Brief 1: Which genes does the E. coli acid resistance text name by their lowercase gene symbol? List every one.
Brief 2: Can you carry on the E. coli acid resistance text, starting right after its final sentence?

Text block:
Functional genomics provides a comprehensive approach for identification of additional genes involved in AR. Proteome studies revealed 13 (19) or 18 (6) E. coli proteins induced by acid, including GadA. Whole genome expression profiling of E. coli cells growing on minimal glucose medium revealed that gadA, gadB, hdeA, and hdeB were induced relative to growth on rich medium (25). The hdeA gene is thought to encode a periplasmic chaperone involved in AR (15). Other gene expression profiling experiments revealed 7 acid-inducible genes as being HN-S dependent (20), and 26 genes were induced by acetate, which increases acid survival (2). Although these array experiments identified a number of acid-induced genes, they were not designed explicitly for this purpose.

In the present study, we grew E. coli MG1655 to the mid-logarithmic phase on acidified glucose minimal medium, conditions known to induce the glutamate-dependent AR and repress the glucose-repressed AR, but which fail to induce the arginine-dependent AR. The gene expression profiles of cells grown at pH 5.5 and 4.5 were compared to those of cells grown at pH 7.4: 28 genes showing statistically significant up-regulation were identified, a number of which are clustered on the genome with gadA. Several of these genes were inactivated by allelic replacement and tested for their ability to survive acid challenge. One of them, yhiE, was found to significantly affect AR.

MATERIALS AND METHODS

Strains and culture conditions.

The wild-type E. coli strain MG1655 (CGSC 7740) was obtained from the E. coli Genetic Stock Culture Collection at Yale University. All cultures used for genomic expression profiling were grown in the minimal medium developed for E. coli proteome studies (21). Glucose (0.2%) was the sole source of carbon and energy. Morpholinepropanesulfonic acid (MOPS) was used as the buffer for pH 7.4 media, and morpholineethanesulfonic acid (MES) was used to buffer the pH 4.5 and 5.5 media. Cultures were grown aerobically with agitation at 300 rpm at 37°C in 50 ml of medium in 250-ml fleakers (Corning, Acton, Mass.). Cultures were inoculated to an initial A₆₀₀ of less than 0.001 to ensure that the cells experienced at least 10 generations in the medium prior to reaching steady state (mid-logarithmic growth phase). Cell growth was monitored spectrophotometrically (DU530 spectrophotometer; Beckman Instruments, Fullerton, Calif.) at 600 nm by removing 100-μl samples without interrupting culture agitation; no more than 5% of the culture was removed prior to harvesting of cells for RNA isolation. Since both the rate of growth and total yield of biomass were affected by alterations in the medium pH, the shape of the growth curve was used to determine the midpoint in logarithmic growth for cell harvest.

Record extracts:
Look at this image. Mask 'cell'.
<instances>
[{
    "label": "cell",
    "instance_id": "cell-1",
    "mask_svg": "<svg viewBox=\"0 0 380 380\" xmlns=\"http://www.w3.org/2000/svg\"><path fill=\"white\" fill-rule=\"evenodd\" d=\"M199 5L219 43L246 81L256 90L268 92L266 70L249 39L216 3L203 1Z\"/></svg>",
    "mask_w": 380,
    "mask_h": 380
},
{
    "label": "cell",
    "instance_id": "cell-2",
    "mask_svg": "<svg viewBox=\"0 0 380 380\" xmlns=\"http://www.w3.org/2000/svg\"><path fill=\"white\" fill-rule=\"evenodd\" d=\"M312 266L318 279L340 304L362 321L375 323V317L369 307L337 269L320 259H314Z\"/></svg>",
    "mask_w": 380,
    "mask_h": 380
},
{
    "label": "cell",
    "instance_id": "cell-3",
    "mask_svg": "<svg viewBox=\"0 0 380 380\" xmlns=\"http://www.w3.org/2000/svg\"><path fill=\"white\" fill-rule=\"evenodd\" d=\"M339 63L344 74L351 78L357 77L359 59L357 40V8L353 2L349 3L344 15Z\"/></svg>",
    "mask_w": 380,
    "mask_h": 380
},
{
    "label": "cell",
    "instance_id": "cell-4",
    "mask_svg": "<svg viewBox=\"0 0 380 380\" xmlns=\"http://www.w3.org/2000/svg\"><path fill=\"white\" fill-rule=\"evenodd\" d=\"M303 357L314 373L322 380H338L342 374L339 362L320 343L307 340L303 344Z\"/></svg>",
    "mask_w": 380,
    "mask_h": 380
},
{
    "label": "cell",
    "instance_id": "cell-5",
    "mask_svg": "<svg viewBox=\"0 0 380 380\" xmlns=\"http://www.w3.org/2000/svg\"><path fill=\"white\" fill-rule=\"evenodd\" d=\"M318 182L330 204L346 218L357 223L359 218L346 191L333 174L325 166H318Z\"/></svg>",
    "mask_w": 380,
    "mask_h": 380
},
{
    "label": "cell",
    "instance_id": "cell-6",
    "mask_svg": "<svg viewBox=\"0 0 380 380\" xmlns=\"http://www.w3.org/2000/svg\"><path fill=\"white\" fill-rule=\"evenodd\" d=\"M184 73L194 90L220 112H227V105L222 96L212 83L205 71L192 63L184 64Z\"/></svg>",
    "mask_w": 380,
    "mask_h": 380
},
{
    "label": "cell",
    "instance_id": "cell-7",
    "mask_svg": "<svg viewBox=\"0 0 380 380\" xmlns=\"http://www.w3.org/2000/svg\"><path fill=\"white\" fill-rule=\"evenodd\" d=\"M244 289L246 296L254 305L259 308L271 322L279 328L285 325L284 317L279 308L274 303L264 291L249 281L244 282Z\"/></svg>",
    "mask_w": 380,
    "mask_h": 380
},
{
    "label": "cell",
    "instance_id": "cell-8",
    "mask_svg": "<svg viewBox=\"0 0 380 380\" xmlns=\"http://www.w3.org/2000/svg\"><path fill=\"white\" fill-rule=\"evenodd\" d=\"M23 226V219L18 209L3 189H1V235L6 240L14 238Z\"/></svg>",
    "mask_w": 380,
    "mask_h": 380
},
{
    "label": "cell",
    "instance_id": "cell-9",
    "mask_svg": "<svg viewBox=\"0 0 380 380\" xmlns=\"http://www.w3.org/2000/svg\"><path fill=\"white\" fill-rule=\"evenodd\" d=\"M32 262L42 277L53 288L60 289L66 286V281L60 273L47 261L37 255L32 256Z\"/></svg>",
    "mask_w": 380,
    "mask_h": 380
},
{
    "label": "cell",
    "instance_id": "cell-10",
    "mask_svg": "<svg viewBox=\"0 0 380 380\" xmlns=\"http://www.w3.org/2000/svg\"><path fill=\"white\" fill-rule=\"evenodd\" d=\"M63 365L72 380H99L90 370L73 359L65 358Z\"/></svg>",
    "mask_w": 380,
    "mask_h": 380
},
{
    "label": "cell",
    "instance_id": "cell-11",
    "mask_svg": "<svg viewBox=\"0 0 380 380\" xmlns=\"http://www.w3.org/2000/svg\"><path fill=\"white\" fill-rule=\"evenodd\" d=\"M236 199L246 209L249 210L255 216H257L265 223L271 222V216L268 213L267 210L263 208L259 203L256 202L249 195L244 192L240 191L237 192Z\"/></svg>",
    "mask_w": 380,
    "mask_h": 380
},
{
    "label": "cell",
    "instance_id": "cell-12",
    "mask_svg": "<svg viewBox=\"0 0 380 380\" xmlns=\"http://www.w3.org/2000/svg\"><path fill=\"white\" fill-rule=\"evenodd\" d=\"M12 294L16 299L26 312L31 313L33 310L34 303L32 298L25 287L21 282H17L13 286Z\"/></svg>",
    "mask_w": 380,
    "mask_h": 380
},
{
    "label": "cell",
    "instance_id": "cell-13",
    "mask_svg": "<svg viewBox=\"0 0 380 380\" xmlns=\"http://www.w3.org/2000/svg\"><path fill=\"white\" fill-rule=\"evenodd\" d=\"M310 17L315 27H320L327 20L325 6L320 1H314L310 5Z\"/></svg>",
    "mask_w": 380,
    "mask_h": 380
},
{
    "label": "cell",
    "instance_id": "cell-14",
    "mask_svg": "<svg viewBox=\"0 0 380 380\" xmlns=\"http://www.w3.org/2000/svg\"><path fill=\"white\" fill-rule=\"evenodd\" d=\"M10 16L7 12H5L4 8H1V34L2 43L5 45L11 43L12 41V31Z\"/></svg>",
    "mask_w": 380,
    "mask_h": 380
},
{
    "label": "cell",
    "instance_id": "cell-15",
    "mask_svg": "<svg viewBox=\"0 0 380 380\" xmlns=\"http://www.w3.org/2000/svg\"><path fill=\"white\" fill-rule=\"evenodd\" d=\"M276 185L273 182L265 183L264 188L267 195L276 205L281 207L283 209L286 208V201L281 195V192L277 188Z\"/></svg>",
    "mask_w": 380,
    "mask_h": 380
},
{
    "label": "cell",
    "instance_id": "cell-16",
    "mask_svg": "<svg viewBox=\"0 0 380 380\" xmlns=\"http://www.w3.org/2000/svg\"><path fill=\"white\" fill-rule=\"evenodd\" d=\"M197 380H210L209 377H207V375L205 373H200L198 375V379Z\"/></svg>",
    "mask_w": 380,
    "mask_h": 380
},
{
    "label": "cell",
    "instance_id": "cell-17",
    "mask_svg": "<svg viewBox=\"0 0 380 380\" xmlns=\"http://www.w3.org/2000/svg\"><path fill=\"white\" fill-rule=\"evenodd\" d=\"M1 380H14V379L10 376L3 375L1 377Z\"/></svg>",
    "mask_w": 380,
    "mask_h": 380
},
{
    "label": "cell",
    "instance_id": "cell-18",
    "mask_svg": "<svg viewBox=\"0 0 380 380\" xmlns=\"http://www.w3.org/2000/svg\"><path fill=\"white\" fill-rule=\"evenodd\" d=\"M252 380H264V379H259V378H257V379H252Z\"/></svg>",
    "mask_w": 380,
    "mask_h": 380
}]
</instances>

Written response 1: gadA, gadB, hdeA, hdeB, yhiE

Written response 2:
RNA isolation.

For RNA isolation, cells were harvested from the mid-logarithmic phase of growth by removing 5.0 ml of culture and rapidly (less than 2 s) pipetting them into 5.0 ml of ice-cold RNAlater (Ambion, Austin, Tex.). Cells were pelleted from this mixture by centrifugation (8,730 × g for 20 min). RNA was isolated and purified with an RNeasy Mini kit (Qiagen, Valencia, Calif.). After purification, genomic DNA was removed by treatment with RNase-free DNase I (Ambion), with subsequent RNA repurification with an RNeasy column. RNA samples were quantified spectrophotometrically at 260 nm (Beckman DU530 spectrophotometer).

Labeled target synthesis.

Labeled targets for hybridization were generated as described previously (25), but with slight modifications. The initial preincubation (90°C for 2 min and then 42°C for 20 min in an MJ Research MiniCycler) was performed in 0.2-ml PCR tubes (1 μg of RNA template, dATP, dTTP, and dGTP at a final concentration of 0.33 mM each), and C-terminal primers (Sigma Genosys Biotechnologies, Inc., The Woodlands, Tex.) in a final volume of 23 μl with RNase-free dH₂O). After preincubation, 20 μCi of [α-³³P]dCTP (2,000 to 3,000 Ci/mol; Perkin-Elmer Life Sciences, Inc., Boston, Mass.), 200 U of Superscript II RNase H⁻ reverse transcriptase (Invitrogen Corp., Carlsbad, Calif.), 10 mM dithiothreitol (Invitrogen Corp.), and 10 U of RNase inhibitor (Invitrogen Corp.) were added, bringing the final volume to 30 μl. The cDNA reaction mixture was incubated for 2 h at 42°C. The labeled cDNA was denatured from the RNA template for 30 min at 65°C with 29 mM EDTA and 0.43 N NaOH. The denaturing reaction was neutralized with 160 mM Tris (pH 7.4) and 0.28 N HCl. Quantification of radiolabel incorporation was determined by comparing scintillation counts of 1 μl of labeled cDNA (in 5.0 ml of scintillation fluid) prior to and subsequent to removal of unincorporated nucleotide by gel filtration through a Sephadex G-50 column (Sigma-Aldrich Corp., St. Louis, Mo.). Labeling efficiencies of 70 to 90% incorporation were routinely obtained.

Hybridization of arrays and image analysis.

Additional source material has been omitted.